Per testare questa idea, gli scienziati hanno addestrato Webb sulla Piccola Nube di Magellano, una galassia nana che è una delle vicine più prossime della Via Lattea. In particolare, hanno esaminato l’enorme ammasso di formazione stellare NGC 346, che ha anche una relativa mancanza di elementi più pesanti. L’ammasso è servito come proxy vicino per studiare ambienti stellari con condizioni simili nell’Universo primordiale e distante.
Le osservazioni di Hubble di NGC 346 dalla metà degli anni 2000 hanno rivelato molte stelle di circa 20-30 milioni di anni che sembravano avere ancora dischi di formazione planetaria attorno a loro.

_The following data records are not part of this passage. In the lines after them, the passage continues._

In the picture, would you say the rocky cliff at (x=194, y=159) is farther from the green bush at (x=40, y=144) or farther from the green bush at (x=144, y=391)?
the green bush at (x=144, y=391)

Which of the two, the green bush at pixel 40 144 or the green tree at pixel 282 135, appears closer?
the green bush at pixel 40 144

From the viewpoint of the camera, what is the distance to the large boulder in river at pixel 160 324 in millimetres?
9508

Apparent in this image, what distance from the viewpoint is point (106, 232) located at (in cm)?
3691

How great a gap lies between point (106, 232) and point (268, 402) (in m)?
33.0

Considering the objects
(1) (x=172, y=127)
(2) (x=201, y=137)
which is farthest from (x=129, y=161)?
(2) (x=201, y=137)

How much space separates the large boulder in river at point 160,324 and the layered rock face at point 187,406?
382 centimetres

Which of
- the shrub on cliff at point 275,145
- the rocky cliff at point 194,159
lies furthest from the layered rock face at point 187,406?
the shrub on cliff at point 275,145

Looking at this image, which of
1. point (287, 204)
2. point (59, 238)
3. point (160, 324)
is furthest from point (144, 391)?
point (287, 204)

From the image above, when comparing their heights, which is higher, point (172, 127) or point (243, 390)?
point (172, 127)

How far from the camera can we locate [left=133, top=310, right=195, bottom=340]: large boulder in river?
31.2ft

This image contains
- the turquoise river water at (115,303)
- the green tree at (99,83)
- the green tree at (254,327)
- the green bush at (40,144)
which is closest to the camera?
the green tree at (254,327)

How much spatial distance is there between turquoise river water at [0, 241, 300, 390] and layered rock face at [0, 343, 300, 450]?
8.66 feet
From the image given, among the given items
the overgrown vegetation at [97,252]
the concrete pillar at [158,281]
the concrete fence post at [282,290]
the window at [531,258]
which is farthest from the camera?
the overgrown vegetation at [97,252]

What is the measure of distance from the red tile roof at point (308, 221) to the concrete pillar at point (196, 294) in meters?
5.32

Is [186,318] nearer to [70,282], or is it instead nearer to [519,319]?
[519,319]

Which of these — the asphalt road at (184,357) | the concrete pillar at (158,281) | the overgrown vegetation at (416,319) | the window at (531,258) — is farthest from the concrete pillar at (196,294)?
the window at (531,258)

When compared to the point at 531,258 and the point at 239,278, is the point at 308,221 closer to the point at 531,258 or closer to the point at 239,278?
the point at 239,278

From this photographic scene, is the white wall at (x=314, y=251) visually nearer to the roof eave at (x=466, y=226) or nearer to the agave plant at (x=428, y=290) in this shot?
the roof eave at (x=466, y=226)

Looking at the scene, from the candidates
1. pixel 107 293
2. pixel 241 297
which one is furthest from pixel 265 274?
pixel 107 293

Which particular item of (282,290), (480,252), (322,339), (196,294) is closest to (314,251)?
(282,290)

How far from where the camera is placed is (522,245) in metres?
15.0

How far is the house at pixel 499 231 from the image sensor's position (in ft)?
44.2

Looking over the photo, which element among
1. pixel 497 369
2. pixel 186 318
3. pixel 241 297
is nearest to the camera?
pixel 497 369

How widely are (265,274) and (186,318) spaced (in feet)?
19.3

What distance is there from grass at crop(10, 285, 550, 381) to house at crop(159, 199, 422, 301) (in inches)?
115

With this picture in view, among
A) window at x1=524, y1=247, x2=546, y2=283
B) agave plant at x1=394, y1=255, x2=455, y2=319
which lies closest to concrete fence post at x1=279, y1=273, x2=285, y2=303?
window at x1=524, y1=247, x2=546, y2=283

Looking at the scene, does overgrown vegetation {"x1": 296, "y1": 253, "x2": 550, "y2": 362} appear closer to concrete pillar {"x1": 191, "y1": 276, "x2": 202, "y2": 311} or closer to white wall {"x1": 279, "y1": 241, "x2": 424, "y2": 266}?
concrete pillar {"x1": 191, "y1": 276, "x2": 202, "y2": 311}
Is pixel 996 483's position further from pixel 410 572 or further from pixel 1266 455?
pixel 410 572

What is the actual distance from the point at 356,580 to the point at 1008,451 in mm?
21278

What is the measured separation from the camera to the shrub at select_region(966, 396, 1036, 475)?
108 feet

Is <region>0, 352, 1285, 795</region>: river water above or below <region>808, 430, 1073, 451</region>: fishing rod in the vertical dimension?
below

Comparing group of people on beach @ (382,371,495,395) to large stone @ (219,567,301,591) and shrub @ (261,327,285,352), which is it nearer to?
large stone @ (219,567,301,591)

Ciò andava contro la credenza convenzionale che tali dischi si sarebbero dissipati dopo 2 o 3 milioni di anni.
“I risultati di Hubble erano controversi, andando contro non solo le prove empiriche nella nostra galassia, ma anche contro i modelli attuali”, ha affermato De Marchi. “Era intrigante, ma senza un modo per ottenere gli spettri di quelle stelle, non siamo riusciti a stabilire se stessimo assistendo a un vero accrescimento e alla presenza di dischi, o solo ad alcuni effetti artificiali”.

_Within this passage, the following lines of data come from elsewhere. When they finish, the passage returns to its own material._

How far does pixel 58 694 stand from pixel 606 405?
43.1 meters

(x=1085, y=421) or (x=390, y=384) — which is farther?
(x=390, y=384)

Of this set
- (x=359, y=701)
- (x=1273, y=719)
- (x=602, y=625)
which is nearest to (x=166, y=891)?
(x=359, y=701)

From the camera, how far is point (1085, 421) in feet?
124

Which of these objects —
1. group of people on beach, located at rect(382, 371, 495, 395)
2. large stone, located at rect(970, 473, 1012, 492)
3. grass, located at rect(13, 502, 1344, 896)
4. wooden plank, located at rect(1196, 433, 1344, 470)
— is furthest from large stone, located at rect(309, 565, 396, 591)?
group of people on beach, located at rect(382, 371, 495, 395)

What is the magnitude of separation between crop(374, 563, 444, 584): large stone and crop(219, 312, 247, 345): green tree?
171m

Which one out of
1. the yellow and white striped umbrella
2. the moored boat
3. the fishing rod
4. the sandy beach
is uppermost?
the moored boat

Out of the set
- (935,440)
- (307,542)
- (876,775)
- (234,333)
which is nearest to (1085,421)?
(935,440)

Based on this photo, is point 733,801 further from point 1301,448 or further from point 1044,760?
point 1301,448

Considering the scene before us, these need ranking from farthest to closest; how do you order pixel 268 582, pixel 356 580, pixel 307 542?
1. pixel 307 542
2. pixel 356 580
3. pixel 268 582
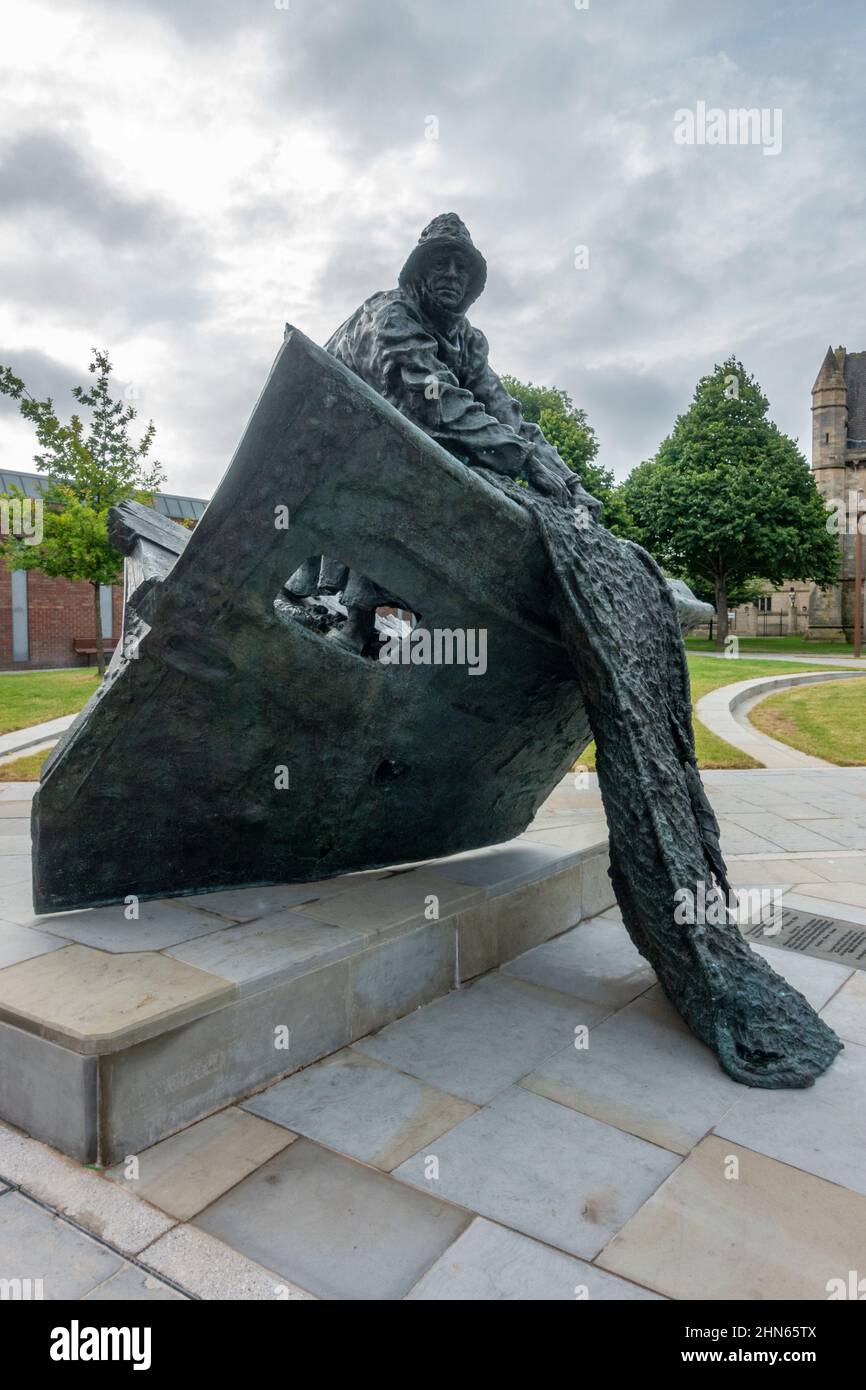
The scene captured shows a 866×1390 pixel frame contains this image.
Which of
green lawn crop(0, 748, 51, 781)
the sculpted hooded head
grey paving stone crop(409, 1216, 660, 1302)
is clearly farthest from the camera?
green lawn crop(0, 748, 51, 781)

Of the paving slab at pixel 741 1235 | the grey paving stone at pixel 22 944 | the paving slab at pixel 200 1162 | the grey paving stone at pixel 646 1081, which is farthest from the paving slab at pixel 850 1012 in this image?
the grey paving stone at pixel 22 944

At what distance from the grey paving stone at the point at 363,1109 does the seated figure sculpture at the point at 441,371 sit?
5.77 feet

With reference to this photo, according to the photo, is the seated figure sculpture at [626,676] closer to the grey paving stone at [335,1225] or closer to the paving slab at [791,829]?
the grey paving stone at [335,1225]

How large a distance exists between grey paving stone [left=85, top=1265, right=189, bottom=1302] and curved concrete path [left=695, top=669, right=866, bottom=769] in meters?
10.3

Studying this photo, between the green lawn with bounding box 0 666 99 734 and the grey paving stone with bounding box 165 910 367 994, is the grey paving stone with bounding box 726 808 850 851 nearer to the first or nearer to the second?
the grey paving stone with bounding box 165 910 367 994

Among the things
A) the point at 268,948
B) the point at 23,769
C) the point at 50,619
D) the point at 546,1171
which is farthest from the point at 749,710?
the point at 50,619

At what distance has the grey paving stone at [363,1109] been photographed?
2760 millimetres

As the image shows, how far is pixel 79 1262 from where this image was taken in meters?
2.23

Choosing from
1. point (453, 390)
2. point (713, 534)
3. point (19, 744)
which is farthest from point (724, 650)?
point (453, 390)

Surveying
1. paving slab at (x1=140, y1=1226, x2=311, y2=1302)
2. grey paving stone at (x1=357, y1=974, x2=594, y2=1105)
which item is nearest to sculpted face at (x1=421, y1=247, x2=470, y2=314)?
grey paving stone at (x1=357, y1=974, x2=594, y2=1105)

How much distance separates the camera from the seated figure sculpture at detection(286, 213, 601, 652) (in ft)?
11.7

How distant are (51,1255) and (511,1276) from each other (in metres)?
1.17

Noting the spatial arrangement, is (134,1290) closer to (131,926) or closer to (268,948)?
(268,948)
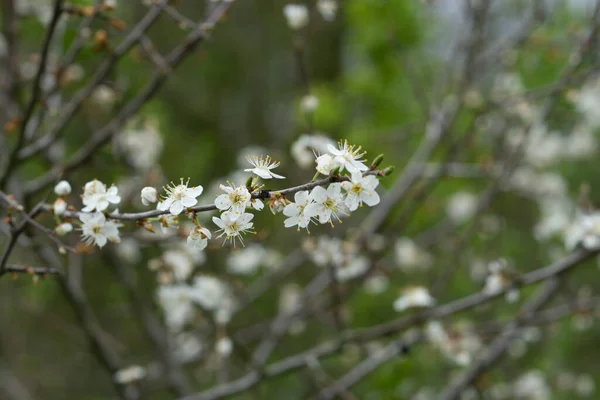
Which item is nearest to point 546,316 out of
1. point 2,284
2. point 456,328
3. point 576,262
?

Ora, grazie alla sensibilità e alla risoluzione di Webb, gli scienziati hanno i primi spettri in assoluto di stelle in formazione simili al Sole e dei loro ambienti immediati in una galassia vicina. “Vediamo che queste stelle sono effettivamente circondate da dischi e sono ancora nel processo di divorare materiale, anche alla relativamente vecchia età di 20 o 30 milioni di anni“, ha affermato De Marchi. “Questo implica anche che i pianeti hanno più tempo per formarsi e crescere attorno a queste stelle rispetto alle vicine regioni di formazione stellare nella nostra galassia”.

Un nuovo modo di pensare
Questa scoperta confuta le precedenti previsioni teoriche secondo cui quando ci sono pochissimi elementi più pesanti nel gas attorno al disco, la stella spazzerebbe via molto rapidamente il disco. Quindi la vita del disco sarebbe molto breve, anche meno di un milione di anni. Ma se un disco non rimane attorno alla stella abbastanza a lungo da permettere ai granelli di polvere di unirsi e ai ciottoli di formarsi e diventare il nucleo di un pianeta, come possono formarsi i pianeti?

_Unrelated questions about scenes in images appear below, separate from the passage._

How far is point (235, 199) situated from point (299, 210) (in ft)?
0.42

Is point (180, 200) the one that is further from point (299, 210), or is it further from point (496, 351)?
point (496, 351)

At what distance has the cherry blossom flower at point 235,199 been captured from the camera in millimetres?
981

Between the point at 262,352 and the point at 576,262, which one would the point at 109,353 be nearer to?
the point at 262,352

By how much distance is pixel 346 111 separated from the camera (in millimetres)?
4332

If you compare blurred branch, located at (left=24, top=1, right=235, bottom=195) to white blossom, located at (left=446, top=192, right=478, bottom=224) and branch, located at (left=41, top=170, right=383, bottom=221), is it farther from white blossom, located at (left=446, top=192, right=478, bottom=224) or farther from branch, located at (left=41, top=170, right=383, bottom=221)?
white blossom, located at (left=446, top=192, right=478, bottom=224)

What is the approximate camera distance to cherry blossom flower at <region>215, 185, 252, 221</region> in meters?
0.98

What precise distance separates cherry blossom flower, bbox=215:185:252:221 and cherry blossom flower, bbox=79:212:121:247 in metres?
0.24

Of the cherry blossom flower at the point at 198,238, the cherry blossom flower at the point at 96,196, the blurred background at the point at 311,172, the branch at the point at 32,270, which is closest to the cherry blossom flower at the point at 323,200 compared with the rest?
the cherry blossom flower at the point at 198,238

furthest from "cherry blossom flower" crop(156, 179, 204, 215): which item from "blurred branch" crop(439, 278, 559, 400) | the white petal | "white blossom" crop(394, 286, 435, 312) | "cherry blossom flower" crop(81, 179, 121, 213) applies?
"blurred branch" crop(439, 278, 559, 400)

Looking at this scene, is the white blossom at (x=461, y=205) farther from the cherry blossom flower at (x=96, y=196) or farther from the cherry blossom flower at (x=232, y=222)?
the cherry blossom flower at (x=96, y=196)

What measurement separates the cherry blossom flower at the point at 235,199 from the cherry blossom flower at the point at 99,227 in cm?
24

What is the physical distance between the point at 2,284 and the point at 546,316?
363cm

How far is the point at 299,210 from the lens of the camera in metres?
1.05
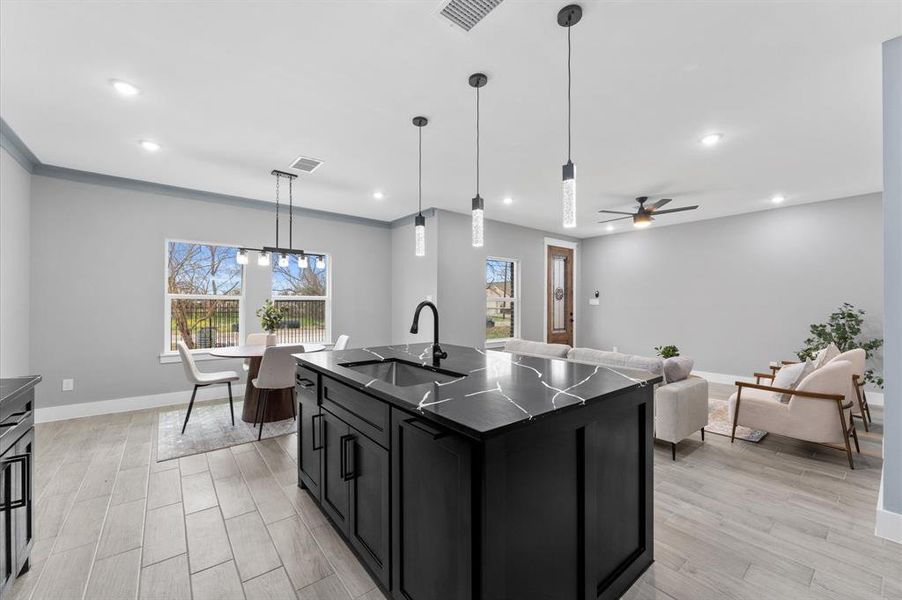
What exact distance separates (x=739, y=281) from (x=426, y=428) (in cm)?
671

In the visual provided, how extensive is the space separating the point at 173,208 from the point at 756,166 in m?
6.61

I ricercatori hanno spiegato che potrebbero esserci due meccanismi distinti, o persino una combinazione, per cui i dischi di formazione planetaria persistono in ambienti poveri di elementi più pesanti.
Innanzitutto, per poter spazzare via il disco, la stella applica una pressione di radiazione. Affinché questa pressione sia efficace, elementi più pesanti dell’idrogeno e dell’elio dovrebbero risiedere nel gas. Ma l’enorme ammasso stellare NGC 346 ha solo circa il 10% degli elementi più pesanti presenti nella composizione chimica del nostro Sole. Forse ci vuole semplicemente più tempo perché una stella in questo ammasso disperda il suo disco.
La seconda possibilità è che, affinché una stella simile al Sole si formi quando ci sono pochi elementi più pesanti, dovrebbe iniziare da una nube di gas più grande. Una nube di gas più grande produrrà un disco più grande. Quindi c’è più massa nel disco e quindi ci vorrebbe più tempo per spazzare via il disco, anche se la pressione di radiazione funzionasse allo stesso modo.
“Con più materia attorno alle stelle, l’accrescimento dura più a lungo”, ha detto Sabbi. “I dischi impiegano dieci volte di più a scomparire. Ciò ha implicazioni su come si forma un pianeta e sul tipo di architettura di sistema che si può avere in questi diversi ambienti. È così emozionante”.
Lo studio del team scientifico è stato pubblicato sulla rivista The Astrophysical Journal.